A recent study published in Nature Biotechnology has found that the process by which stem cells differentiate into specific cell types is closely connected to structures within cells known as P-bodies. The research was conducted by scientists at Baylor College of Medicine, the University of Colorado Boulder, and other collaborating institutions.
The team examined P-bodies during various stages of development across multiple vertebrate species. They discovered that these cellular structures play a key role in determining cell fate by selectively storing certain RNA molecules.

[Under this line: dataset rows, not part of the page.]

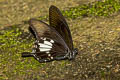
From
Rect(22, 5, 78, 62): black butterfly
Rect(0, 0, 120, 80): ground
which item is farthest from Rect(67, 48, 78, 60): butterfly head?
Rect(0, 0, 120, 80): ground

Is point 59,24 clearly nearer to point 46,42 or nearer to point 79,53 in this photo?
point 46,42

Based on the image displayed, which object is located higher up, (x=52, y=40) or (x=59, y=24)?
(x=59, y=24)

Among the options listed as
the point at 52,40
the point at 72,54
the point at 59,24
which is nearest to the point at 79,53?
the point at 72,54

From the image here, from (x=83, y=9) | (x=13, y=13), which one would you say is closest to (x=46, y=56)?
(x=83, y=9)

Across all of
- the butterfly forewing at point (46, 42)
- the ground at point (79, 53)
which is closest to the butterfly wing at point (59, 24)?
the butterfly forewing at point (46, 42)

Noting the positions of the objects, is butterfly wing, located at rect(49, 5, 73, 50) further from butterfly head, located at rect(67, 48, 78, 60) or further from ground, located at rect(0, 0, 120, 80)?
ground, located at rect(0, 0, 120, 80)

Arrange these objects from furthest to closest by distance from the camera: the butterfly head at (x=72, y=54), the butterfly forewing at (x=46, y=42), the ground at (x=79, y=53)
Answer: the butterfly head at (x=72, y=54) → the butterfly forewing at (x=46, y=42) → the ground at (x=79, y=53)

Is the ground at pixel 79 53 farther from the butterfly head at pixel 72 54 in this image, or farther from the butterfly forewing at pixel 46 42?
the butterfly forewing at pixel 46 42
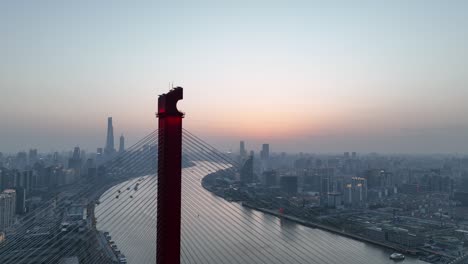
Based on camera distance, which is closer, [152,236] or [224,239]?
[152,236]

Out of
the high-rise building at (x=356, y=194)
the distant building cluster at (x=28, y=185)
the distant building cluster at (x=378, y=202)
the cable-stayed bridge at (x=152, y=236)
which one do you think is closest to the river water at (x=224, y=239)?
the cable-stayed bridge at (x=152, y=236)

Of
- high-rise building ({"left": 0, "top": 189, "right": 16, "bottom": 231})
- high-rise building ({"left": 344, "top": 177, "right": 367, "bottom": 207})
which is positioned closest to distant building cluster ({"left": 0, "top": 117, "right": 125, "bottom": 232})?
high-rise building ({"left": 0, "top": 189, "right": 16, "bottom": 231})

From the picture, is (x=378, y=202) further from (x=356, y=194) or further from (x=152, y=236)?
(x=152, y=236)

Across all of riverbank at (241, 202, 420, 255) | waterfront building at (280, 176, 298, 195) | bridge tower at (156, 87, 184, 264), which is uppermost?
bridge tower at (156, 87, 184, 264)

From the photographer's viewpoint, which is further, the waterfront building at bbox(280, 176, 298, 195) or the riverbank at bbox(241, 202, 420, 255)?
the waterfront building at bbox(280, 176, 298, 195)

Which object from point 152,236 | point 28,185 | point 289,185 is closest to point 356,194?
point 289,185

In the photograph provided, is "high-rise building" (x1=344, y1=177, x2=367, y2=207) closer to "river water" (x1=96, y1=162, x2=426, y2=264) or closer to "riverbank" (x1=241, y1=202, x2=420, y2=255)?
"riverbank" (x1=241, y1=202, x2=420, y2=255)

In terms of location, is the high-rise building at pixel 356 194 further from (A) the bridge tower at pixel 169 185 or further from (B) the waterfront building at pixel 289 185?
(A) the bridge tower at pixel 169 185
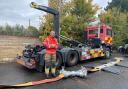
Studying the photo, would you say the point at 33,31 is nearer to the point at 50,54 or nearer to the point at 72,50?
the point at 72,50

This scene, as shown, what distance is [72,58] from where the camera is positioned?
44.9 ft

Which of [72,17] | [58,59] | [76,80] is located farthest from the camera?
[72,17]

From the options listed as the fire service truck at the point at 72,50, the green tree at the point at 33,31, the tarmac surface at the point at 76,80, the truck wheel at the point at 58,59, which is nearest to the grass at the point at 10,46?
the fire service truck at the point at 72,50

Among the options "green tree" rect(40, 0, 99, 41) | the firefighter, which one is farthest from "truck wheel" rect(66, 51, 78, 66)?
"green tree" rect(40, 0, 99, 41)

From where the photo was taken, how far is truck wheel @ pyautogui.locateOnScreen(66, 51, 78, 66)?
43.5ft

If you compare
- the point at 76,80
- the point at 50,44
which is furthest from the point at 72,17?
the point at 76,80

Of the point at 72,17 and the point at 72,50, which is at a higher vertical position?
the point at 72,17

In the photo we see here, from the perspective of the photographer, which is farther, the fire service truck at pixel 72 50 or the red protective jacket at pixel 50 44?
the fire service truck at pixel 72 50

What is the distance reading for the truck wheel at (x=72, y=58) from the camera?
13.3 metres

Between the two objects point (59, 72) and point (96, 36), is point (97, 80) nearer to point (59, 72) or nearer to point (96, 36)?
point (59, 72)

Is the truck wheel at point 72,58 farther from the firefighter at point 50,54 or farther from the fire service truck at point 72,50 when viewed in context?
the firefighter at point 50,54

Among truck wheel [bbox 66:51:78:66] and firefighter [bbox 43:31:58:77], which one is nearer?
firefighter [bbox 43:31:58:77]

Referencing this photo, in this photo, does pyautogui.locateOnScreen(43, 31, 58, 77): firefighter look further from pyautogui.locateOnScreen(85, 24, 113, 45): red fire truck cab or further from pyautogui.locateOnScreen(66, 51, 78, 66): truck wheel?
pyautogui.locateOnScreen(85, 24, 113, 45): red fire truck cab

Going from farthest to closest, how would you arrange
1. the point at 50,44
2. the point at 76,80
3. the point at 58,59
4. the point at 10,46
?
the point at 10,46 < the point at 58,59 < the point at 50,44 < the point at 76,80
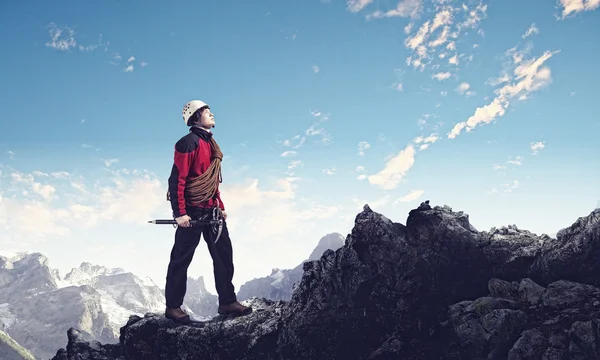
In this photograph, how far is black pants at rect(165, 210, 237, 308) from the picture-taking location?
15.5 meters

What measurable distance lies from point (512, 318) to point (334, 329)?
617 cm

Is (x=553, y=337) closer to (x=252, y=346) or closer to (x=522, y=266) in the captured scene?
(x=522, y=266)

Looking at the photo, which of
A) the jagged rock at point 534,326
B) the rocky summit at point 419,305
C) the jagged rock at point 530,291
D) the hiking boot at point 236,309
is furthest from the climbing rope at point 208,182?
the jagged rock at point 530,291

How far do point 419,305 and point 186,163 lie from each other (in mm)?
10410

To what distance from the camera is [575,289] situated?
42.7 ft

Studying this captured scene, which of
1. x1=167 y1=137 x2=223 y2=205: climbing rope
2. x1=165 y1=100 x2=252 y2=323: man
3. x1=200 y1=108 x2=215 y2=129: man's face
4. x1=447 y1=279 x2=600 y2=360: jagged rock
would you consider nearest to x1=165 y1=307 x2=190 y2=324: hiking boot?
x1=165 y1=100 x2=252 y2=323: man

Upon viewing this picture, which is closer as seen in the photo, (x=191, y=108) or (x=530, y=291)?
(x=530, y=291)

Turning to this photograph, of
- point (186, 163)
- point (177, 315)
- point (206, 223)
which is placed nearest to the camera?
point (186, 163)

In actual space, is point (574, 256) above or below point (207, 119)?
below

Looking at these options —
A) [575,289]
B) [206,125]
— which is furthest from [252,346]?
[575,289]

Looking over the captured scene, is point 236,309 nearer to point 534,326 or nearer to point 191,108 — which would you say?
point 191,108

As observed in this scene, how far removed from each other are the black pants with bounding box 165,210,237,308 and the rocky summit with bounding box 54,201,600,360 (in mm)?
1268

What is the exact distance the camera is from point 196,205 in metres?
15.4

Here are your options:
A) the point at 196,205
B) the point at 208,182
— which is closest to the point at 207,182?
the point at 208,182
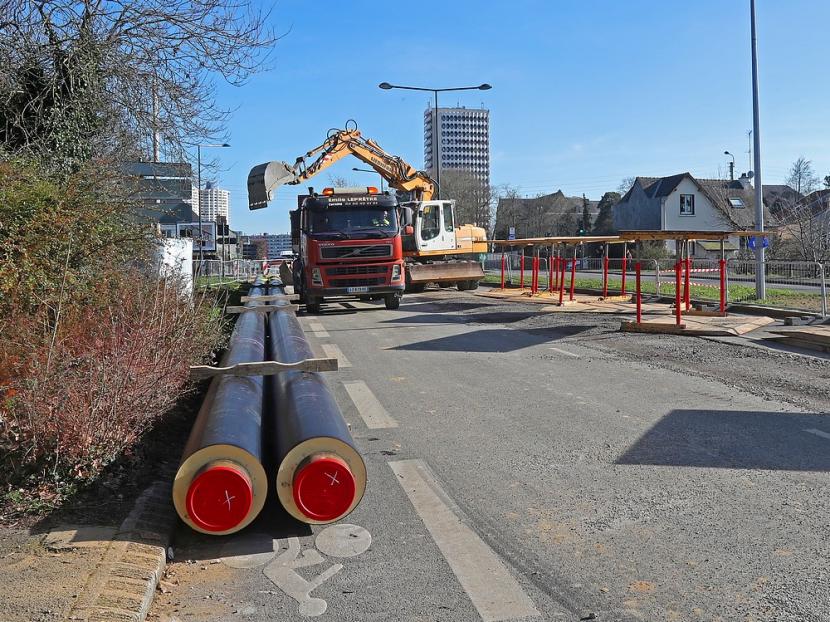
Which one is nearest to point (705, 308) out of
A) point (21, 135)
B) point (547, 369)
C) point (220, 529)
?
point (547, 369)

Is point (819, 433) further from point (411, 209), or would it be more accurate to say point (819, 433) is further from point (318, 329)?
point (411, 209)

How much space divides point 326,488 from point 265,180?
→ 1905cm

“Our work shows that P-bodies sequester RNAs encoding key cell fate-related proteins to prevent their translation. These RNAs are often characteristic of a preceding developmental stage, and in some cases, releasing these RNAs is sufficient to drive cell identity to that earlier developmental stage. Leveraging this regulatory mechanism permits the generation of clinically relevant cell types that are otherwise difficult to obtain,” said Dr. Justin Brumbaugh, assistant professor of molecular, cellular and developmental biology at the University of Colorado Boulder.
Dr. Bruno Di Stefano, co-corresponding author and assistant professor at Baylor’s Stem Cell and Regenerative Medicine Center, highlighted potential clinical applications: “By manipulating P-body assembly, we can direct pluripotent stem cells toward clinically relevant cell types, such as primordial germ cells and totipotent-like cells. Primordial germ cells are the precursors of sperm and eggs, providing a valuable model for studying infertility and germline biology. Totipotent-like cells open new avenues for regenerative medicine and for understanding the earliest stages of embryonic development.”
The researchers also observed that microRNAs—a type of noncoding RNA—may influence which RNAs are stored in P-bodies. According to Di Stefano, adjusting microRNA activity could make it possible to develop RNA-based therapies aimed at controlling how RNAs are stored in these structures and thus guide decisions about cell identity.
Further details about this research can be found in Nature Biotechnology, including information on all contributing authors and funding sources.